Today, January 13, is the Memorial of St. Hilary of Poitiers, Bishop and Doctor of the Church.
St. Hilary was born c. 310 in Poitiers in Gaul (modern France). His parents were pagan and he received an excellent pagan education. After reading the Jewish and Christian Scriptures, he converted to Christianity and was baptized along with his wife and daughter (his daughter, Abra, is also canonized). Hilary was greatly respected by the Christians of Poitiers, so much so that they elected him to be their bishop in the early 350s. The great challenge he faced during his bishopric was Arianism. In 356, Hilary was exiled to Phrygia in Anatolia by the emperor because he refused to condemn St. Athanasius and the Nicene Creed. He still managed to administer his diocese from exile and returned to Poitiers in 360 or 361. He remained a steadfast defender of orthodoxy until his death in 367.
St. Hilary’s great works include his commentary on the Gospel According to Matthew (the first commentary in Latin on any of the four Gospels to remain entirely extant today) and his treatise on The Trinity.
The following is an excerpt from one of St. Hilary’s sermons on the Trinity, which is really a prayer to the Father for the grace to serve Him well by preaching well and never forsaking the truth of God’s revelation. When I read this, I am reminded of what I have said so many times before — that to read the Fathers is to recognize the Church. The Christians of St. Hilary’s day hold to the same faith we proclaim today. We pray to the same God, and often with the same prayers and liturgies. We can see the continuity of the faith and the continuity of the Church’s prayer life and liturgy over the centuries. St. Hilary was praying in the middle of the fourth century, but there is nothing in this prayer that we could not pray today (and ought to be praying today!). St. Hilary, defender of orthodoxy, pray for us!

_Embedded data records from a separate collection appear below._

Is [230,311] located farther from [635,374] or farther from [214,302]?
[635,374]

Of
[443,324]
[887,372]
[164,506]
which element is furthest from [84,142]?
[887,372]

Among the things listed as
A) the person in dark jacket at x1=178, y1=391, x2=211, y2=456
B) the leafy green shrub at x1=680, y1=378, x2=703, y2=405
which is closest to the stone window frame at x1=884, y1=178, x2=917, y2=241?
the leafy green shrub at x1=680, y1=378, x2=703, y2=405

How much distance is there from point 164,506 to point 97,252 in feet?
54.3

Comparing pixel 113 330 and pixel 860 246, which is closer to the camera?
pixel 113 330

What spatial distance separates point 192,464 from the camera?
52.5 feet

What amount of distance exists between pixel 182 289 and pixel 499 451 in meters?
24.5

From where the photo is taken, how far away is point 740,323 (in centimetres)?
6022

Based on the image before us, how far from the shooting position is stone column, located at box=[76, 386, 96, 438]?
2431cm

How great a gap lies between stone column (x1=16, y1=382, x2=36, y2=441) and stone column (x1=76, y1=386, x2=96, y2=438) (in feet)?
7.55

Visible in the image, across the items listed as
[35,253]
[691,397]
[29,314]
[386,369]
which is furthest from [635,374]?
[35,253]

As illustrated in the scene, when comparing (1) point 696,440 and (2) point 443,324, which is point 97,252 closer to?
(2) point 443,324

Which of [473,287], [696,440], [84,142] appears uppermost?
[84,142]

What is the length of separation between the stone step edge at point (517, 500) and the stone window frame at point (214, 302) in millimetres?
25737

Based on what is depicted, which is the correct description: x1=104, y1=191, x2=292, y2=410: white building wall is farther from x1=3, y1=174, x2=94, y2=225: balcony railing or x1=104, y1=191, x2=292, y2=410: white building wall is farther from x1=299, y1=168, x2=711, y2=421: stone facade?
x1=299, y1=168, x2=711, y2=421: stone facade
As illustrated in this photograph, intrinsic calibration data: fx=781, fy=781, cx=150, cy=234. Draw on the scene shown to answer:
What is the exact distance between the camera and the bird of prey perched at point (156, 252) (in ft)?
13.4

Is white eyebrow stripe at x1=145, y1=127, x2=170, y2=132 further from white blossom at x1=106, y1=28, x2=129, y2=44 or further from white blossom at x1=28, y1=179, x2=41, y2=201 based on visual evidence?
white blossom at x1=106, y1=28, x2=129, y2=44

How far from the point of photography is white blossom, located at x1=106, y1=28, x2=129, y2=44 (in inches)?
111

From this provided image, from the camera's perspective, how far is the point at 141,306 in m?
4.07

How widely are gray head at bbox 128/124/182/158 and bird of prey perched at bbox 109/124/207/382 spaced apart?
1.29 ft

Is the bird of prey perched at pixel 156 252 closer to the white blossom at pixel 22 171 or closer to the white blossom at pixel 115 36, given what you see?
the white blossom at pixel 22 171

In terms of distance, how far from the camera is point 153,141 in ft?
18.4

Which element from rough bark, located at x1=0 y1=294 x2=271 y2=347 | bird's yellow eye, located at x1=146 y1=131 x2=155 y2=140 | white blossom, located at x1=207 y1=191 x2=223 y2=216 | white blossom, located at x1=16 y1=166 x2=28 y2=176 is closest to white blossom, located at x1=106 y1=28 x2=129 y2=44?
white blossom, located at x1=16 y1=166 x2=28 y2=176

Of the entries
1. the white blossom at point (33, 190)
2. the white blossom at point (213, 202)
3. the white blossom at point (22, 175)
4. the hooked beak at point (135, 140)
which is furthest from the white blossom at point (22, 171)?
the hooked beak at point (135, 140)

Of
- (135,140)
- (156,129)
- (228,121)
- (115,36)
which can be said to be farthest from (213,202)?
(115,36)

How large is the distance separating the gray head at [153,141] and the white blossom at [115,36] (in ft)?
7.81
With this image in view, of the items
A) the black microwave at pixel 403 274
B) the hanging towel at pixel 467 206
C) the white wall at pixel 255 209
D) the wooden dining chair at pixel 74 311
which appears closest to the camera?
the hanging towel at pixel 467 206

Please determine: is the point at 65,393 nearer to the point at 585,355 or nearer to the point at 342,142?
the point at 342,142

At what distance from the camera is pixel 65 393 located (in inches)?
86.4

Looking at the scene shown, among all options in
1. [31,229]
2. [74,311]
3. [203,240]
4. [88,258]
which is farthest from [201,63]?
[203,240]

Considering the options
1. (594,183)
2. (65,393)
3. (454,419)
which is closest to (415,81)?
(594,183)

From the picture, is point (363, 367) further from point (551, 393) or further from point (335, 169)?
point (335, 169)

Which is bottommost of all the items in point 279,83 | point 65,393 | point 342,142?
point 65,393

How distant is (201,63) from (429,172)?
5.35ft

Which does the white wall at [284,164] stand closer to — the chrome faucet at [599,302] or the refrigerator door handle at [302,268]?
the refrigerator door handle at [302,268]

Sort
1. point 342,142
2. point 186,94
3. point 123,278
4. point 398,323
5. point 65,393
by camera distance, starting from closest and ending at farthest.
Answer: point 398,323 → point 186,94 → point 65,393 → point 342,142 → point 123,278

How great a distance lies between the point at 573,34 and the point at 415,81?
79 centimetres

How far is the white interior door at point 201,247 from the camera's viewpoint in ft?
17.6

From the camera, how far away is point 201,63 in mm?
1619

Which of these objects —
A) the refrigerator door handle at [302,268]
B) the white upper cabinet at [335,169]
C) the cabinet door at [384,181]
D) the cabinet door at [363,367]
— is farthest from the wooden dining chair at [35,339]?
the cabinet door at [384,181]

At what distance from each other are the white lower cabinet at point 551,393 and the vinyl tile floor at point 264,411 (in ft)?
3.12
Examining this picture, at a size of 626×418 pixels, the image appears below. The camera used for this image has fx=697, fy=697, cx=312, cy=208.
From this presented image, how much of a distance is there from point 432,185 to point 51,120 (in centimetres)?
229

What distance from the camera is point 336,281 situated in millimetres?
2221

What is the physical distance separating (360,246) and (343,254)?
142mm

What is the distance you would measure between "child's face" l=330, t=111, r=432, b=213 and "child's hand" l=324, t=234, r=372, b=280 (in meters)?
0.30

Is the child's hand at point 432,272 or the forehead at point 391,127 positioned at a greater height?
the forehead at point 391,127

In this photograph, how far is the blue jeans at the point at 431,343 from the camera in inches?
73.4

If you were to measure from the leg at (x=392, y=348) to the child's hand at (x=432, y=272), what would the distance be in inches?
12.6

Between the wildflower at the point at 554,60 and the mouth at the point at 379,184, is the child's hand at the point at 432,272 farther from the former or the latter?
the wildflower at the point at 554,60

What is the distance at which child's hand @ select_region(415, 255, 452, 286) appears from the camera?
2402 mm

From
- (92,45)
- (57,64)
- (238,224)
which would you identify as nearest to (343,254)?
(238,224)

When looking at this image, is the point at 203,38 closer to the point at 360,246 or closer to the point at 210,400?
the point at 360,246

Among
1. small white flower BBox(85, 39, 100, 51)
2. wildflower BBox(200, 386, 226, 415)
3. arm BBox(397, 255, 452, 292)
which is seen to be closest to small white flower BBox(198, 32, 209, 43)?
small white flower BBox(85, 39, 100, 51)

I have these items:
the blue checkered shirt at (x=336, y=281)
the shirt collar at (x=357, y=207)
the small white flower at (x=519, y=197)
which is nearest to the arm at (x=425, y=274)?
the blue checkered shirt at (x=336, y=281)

I am well aware, almighty God and Father, that in my life I owe you a most particular duty. It is to make my every thought and word speak of you.
In fact, you have conferred on me this gift of speech, and it can yield no greater return than to be at your service. It is for making you known as Father, the Father of the only-begotten God, and preaching this to the world that knows you not and to the heretics who refuse to believe in you.
In this matter the declaration of my intention is only of limited value. For the rest, I need to pray for the gift of your help and your mercy. As we spread our sails of trusting faith and public avowal before you, fill them with the breath of your Spirit, to drive us on as we begin this course of proclaiming your truth. We have been promised, and he who made the promise is trustworthy: Ask, and it will be given to you; seek, and you will find; knock, and the door will be opened to you.
Yes, in our poverty we will pray for our needs. We will study the sayings of your prophets and apostles with unflagging attention, and knock for admittance wherever the gift of understanding is safely kept. But yours it is, Lord, to grant our petitions, to be present when we seek you and to open when we knock.
There is an inertia in our nature that makes us dull; and in our attempt to penetrate your truth we are held within the bounds of ignorance by the weakness of our minds. Yet we do comprehend divine ideas by earnest attention to your teaching and by obedience to the faith which carries us beyond mere human apprehension.
So we trust in you to inspire the beginnings of this ambitious venture, to strengthen its progress, and to call us into a partnership in the spirit with the prophets and the apostles. To that end, may we grasp precisely what they meant to say, taking each word in its real and authentic sense. For we are about to say what they already have declared as part of the mystery of revelation: that you are the eternal God, the Father of the eternal, only-begotten God; that you are one and not born from another; and that the Lord Jesus is also one, born of you from all eternity. We must not proclaim a change in truth regarding the number of gods. We must not deny that he is begotten of you who are the one God; nor must we assert that he is other than the true God, born of you who are truly God the Father.
Impart to us, then, the meaning of the words of Scripture and the light to understand it, with reverence for the doctrine and confidence in its truth. Grant that we may express what we believe. Through the prophets and apostles we know about you, the one God the Father, and the one Lord Jesus Christ. May we have the grace, in the face of heretics who deny you, to honor you as God, who is not alone, and to proclaim this as truth.
(from The Liturgy of the Hours, Office of Readings, January 13.)
Be Christ for all. Bring Christ to all. See Christ in all.